It was with shock and slight amusement that I read that an actor was suing a games creator for allegedly stealing his famous dance moves and using them in one of its wildly popular games.
The ‘Carlton’ dance was one that had me and my sisters in howls of laughter when the aforementioned actor often performed it on the equally hilarious TV show The Fresh Prince of Bel Air, starring the inimitable Will Smith. Now, years, nay decades later, after seeing ‘his’ dance performed by characters on Fortnite, Alfonso Ribiero decided to sue the company.
I’m not sure how he will fare in suing Epic Games, the gaming giant that has made billions of pounds with the platform game since it was released in 2017. But since Ribiero’s move was publicised, others have also come forward to claim that the game makers have ‘stolen’ their moves — the omnipresent Floss creator among them. Apparently the characters in Fortnite the game have special dances that they perform when they achieve something, and players can purchase other dances. I have played the game (poorly) and unfortunately didn’t get as far as seeing a dance move.
If you’ve no idea what words such as ‘Floss’ and ‘Fortnite’ are, then you clearly have been living in a glorious bubble undimmed by the tiresome trivialities that permeate the rest of the world. Concerned parents across the globe can testify to the game’s attraction as children obsess over the characters, the various skins they can purchase and the online glory they can earn.
But is it possible to sue over a dance? I suppose if someone is making money from something you produced then it’s within the realm of possibility. But the burden of proof would have to lie with the person making the claim. That is the tricky part. And then you have to make sure there’s no evidence that the dance was ‘stolen’ from someone else and that it is in fact ‘your dance’.
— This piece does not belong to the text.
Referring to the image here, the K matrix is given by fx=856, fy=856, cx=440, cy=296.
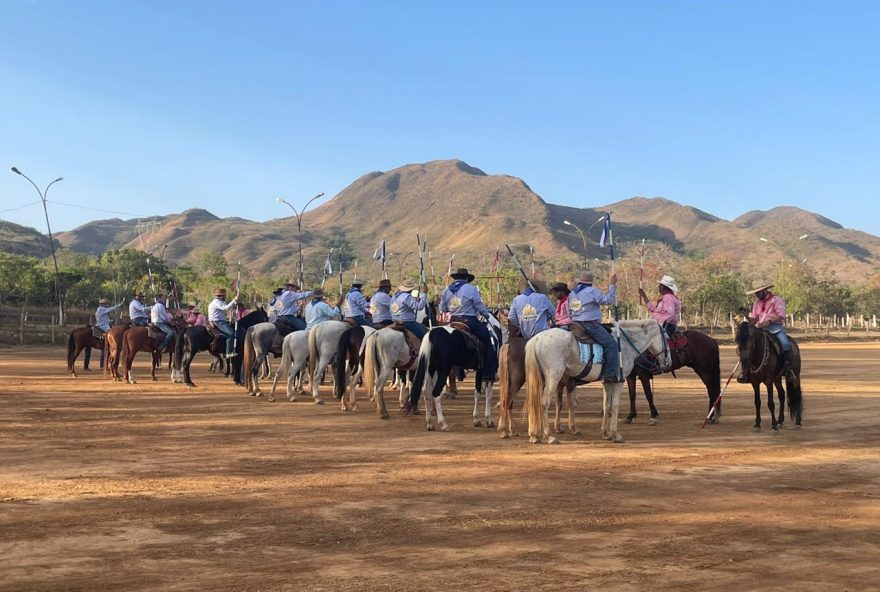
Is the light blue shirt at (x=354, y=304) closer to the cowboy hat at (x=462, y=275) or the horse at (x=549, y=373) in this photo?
the cowboy hat at (x=462, y=275)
When it becomes a social dance
Surely many dances involve ‘borrowing’ other moves from other performers? I read somewhere that if a dance has become so seeped into the collective conscience it can become a ‘social’ dance and as such cannot be claimed by an individual as ‘their’ dance, and therefore they cannot sue those who use it. Think of the Conga, or the wedding favourite in my hometown of Derry, the cringeworthy ‘Rock the Boat’. For those blissfully ignorant of aid dance, it involves adults, no doubt lubricated with their favourite tipple, sitting on the ground in the middle of the dance floor in a long line, legs akimbo with the other person in front of them. It’s truly frightening.
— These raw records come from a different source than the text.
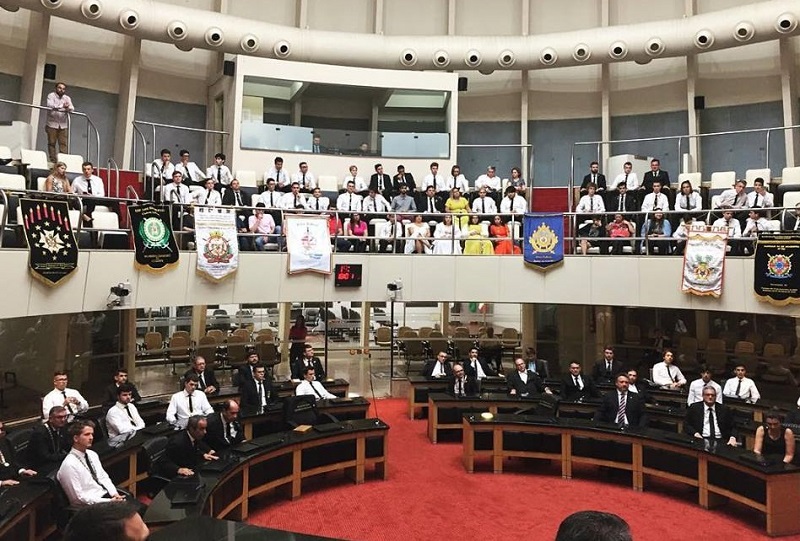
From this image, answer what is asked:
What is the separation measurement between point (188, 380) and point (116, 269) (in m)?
2.66

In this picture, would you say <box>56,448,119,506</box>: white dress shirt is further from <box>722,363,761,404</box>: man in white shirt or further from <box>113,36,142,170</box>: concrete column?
<box>113,36,142,170</box>: concrete column

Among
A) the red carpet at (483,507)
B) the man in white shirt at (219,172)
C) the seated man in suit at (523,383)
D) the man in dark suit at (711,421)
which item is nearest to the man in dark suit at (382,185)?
the man in white shirt at (219,172)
I wonder if Fortnite’s solicitors can claim this ‘social dance’ as a defence for their use of the ‘Carlton’ and other such dances that their characters perform. But if a dance is a complete piece then there is a basis for ownership and protection of copyright, you’d think. However, if it’s simply a small move then surely it’s not eligible for litigation.
Others may think that some of these ‘dance’ creators should be the ones being sued for subjecting us to millions of children throwing their arms around at speeds unknown and thumping everything and everyone in their path. It will be interesting to see how it all pans out and whether the powers that be declare the Fortnite games within their rights or ban them from using the dance lest they pay for the privilege.
In the meantime we will have to endure more children dancing the Floss and attempting the Carlton — which I’m sure, when they’re adults, will join Rock the Boat and many others as dances and music that belong firmly in the boundaries of the wedding party.
Christina Curran is freelance journalist based in Northern Ireland.